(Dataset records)

--- Start ---

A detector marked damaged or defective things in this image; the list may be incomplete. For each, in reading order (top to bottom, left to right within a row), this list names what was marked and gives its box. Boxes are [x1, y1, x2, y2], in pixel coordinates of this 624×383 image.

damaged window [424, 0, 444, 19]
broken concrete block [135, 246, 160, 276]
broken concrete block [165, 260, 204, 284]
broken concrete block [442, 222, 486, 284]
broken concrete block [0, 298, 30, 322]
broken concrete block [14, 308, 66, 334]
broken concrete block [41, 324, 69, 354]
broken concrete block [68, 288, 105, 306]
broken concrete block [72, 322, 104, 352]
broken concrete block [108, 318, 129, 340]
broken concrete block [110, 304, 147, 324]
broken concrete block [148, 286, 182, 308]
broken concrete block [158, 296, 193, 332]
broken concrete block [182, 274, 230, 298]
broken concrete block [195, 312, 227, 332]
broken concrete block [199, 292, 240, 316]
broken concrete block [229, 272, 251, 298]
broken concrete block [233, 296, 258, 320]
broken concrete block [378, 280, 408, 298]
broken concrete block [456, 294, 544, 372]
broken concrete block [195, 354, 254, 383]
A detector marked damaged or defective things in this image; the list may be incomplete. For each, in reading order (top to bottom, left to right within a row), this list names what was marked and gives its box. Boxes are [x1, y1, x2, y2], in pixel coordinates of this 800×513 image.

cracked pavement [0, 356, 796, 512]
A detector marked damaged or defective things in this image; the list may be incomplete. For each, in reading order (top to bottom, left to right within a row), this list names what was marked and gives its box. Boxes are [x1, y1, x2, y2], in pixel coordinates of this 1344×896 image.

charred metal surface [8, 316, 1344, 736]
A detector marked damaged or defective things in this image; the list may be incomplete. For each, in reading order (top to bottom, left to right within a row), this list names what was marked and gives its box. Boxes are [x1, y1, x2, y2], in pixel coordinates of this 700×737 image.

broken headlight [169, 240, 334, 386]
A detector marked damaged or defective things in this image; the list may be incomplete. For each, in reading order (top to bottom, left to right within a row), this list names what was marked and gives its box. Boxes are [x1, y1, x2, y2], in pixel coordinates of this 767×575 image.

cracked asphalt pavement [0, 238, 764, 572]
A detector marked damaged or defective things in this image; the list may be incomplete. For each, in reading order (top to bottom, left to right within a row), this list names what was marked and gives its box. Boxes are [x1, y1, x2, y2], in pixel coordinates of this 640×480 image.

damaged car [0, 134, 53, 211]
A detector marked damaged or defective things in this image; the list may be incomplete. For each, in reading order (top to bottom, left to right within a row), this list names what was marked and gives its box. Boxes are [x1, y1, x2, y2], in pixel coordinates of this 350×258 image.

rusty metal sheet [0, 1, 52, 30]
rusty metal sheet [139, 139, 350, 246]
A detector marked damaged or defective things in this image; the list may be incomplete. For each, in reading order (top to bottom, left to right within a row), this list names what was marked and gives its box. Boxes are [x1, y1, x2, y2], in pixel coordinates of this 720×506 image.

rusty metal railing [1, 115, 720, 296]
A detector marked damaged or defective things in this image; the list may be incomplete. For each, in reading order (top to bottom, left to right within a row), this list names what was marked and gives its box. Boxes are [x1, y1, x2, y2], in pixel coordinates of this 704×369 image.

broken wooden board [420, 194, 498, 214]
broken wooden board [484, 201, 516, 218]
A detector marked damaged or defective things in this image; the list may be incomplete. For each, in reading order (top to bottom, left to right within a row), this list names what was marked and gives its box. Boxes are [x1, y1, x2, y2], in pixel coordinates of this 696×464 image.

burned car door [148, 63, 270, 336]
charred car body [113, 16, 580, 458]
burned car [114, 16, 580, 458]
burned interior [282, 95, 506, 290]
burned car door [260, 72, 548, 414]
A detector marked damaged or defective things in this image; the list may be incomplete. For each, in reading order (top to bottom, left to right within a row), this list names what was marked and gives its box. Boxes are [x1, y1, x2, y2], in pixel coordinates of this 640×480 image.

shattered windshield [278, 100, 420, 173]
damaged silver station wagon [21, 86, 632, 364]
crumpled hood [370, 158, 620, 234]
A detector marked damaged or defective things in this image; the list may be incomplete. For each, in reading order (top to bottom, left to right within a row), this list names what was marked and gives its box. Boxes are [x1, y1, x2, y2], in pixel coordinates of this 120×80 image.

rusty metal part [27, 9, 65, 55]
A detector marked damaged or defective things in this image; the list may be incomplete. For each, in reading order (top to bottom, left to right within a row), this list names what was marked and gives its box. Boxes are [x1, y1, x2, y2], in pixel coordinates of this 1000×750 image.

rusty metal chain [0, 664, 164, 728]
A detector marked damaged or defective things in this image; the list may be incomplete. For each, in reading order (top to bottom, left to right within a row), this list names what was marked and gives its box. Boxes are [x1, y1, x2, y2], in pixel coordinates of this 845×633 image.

--- End ---

__Your task__. Reproduce verbatim the lines in the entries above, starting at the line that contains "this 350×258 image." and ending after the line that contains "rusty metal sheet [139, 139, 350, 246]".

__Right answer__.
A detector marked damaged or defective things in this image; the list may be incomplete. For each, in reading order (top to bottom, left to right within a row), this list names what was marked and gives its box. Boxes are [x1, y1, x2, y2], in pixel coordinates of this 350×258 image.

rusty metal sheet [0, 1, 52, 30]
rusty metal sheet [139, 139, 350, 246]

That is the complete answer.